Can you reproduce all of the data below word for word, omitting the pictures?
▼
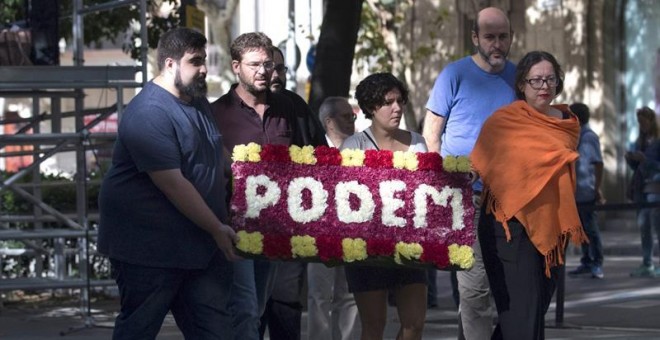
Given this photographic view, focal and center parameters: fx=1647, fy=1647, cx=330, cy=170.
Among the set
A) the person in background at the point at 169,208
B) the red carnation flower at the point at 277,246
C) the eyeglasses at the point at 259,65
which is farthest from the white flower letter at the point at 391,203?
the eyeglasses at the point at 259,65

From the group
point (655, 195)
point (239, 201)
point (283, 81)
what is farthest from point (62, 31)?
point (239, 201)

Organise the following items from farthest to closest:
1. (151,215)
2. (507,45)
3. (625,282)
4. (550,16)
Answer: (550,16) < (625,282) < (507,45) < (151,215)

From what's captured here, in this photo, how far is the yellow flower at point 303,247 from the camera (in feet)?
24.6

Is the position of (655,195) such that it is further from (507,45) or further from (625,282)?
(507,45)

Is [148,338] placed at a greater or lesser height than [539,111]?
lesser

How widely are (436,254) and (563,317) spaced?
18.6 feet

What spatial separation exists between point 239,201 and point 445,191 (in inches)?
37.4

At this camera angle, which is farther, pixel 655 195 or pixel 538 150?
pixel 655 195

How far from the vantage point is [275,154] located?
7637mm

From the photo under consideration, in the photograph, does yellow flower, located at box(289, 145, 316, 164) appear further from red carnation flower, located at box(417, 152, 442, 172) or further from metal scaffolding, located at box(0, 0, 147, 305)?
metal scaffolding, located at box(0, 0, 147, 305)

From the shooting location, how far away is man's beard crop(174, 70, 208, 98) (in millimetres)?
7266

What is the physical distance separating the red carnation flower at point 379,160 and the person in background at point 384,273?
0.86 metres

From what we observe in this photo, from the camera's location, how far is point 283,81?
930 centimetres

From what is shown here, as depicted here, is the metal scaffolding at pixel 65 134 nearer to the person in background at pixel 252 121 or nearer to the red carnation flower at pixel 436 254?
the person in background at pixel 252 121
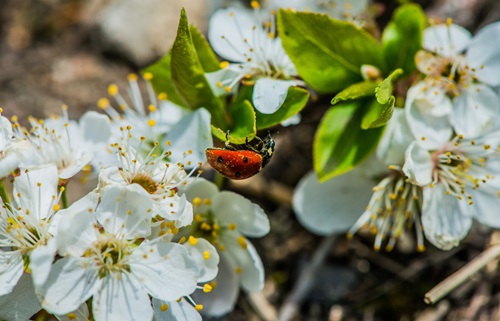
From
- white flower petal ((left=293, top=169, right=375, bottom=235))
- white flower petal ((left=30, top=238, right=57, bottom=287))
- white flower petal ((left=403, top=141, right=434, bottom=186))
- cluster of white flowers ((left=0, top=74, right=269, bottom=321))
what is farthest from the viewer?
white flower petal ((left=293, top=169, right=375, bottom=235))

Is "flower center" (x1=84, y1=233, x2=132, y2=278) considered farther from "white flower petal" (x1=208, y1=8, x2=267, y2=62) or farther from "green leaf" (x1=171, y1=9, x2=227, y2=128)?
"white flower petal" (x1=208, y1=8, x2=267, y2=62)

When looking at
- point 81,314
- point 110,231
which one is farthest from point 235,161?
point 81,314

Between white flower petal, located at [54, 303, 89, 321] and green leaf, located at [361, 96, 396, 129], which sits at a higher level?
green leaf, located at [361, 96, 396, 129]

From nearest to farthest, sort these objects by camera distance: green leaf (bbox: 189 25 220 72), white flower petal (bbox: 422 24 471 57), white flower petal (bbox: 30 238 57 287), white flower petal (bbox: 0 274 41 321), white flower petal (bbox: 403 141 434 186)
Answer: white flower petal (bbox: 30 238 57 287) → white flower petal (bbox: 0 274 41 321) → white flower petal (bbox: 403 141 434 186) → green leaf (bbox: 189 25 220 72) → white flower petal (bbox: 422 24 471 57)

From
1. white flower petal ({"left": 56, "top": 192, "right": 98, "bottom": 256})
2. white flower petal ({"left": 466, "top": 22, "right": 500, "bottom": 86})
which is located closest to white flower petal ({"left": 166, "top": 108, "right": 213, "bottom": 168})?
▲
#### Written answer
Given this photographic view, focal and center parameters: fx=1647, fy=1647, cx=330, cy=170.
Among the set
A) the person in background at the point at 169,208
B) the red carnation flower at the point at 277,246
C) the eyeglasses at the point at 259,65
which is farthest from the white flower letter at the point at 391,203?
the eyeglasses at the point at 259,65

From the group
point (655, 195)
point (239, 201)
point (283, 81)
what is farthest from point (62, 31)?
point (239, 201)

Organise the following items from farthest to closest:
1. (151,215)
2. (507,45)
3. (625,282)
4. (550,16)
Answer: (550,16) < (625,282) < (507,45) < (151,215)

From what's captured here, in this photo, how far is the yellow flower at point 303,247 from the camera (in feet)?
24.6

Is the position of (655,195) such that it is further from (507,45) or further from (625,282)?
(507,45)

Is [148,338] placed at a greater or lesser height than [539,111]?
lesser

How widely are (436,254) and (563,317) spaced?
18.6 feet

What spatial separation exists between point 239,201 and point 445,191 (in inches)?
37.4

At this camera angle, which is farther, pixel 655 195 or pixel 538 150?
pixel 655 195

How far from the vantage point is [275,154] located?
7637mm

From the photo under consideration, in the photograph, does yellow flower, located at box(289, 145, 316, 164) appear further from red carnation flower, located at box(417, 152, 442, 172) or further from metal scaffolding, located at box(0, 0, 147, 305)?
metal scaffolding, located at box(0, 0, 147, 305)

From the shooting location, how far away is man's beard crop(174, 70, 208, 98) (in millimetres)?
7266

What is the physical distance separating the red carnation flower at point 379,160 and the person in background at point 384,273?
0.86 metres

From what we observe in this photo, from the camera's location, how far is point 283,81?
930 centimetres

From what is shown here, as depicted here, is the metal scaffolding at pixel 65 134 nearer to the person in background at pixel 252 121 or nearer to the red carnation flower at pixel 436 254?
the person in background at pixel 252 121
From
- white flower petal ((left=293, top=169, right=375, bottom=235))
- white flower petal ((left=30, top=238, right=57, bottom=287))
- white flower petal ((left=403, top=141, right=434, bottom=186))
- cluster of white flowers ((left=0, top=74, right=269, bottom=321))
what is farthest from the viewer?
white flower petal ((left=293, top=169, right=375, bottom=235))

Is "flower center" (x1=84, y1=233, x2=132, y2=278) considered farther from "white flower petal" (x1=208, y1=8, x2=267, y2=62) or farther from "green leaf" (x1=171, y1=9, x2=227, y2=128)?
"white flower petal" (x1=208, y1=8, x2=267, y2=62)

When looking at
- point 81,314
- point 110,231
which one is farthest from point 235,161?
point 81,314

Between white flower petal, located at [54, 303, 89, 321] and green leaf, located at [361, 96, 396, 129], which sits at a higher level?
green leaf, located at [361, 96, 396, 129]

From nearest to farthest, sort these objects by camera distance: green leaf (bbox: 189 25 220 72), white flower petal (bbox: 422 24 471 57), white flower petal (bbox: 30 238 57 287), white flower petal (bbox: 0 274 41 321), white flower petal (bbox: 403 141 434 186)
Answer: white flower petal (bbox: 30 238 57 287) → white flower petal (bbox: 0 274 41 321) → white flower petal (bbox: 403 141 434 186) → green leaf (bbox: 189 25 220 72) → white flower petal (bbox: 422 24 471 57)

From
1. white flower petal ({"left": 56, "top": 192, "right": 98, "bottom": 256})
2. white flower petal ({"left": 466, "top": 22, "right": 500, "bottom": 86})
which is located closest to white flower petal ({"left": 166, "top": 108, "right": 213, "bottom": 168})?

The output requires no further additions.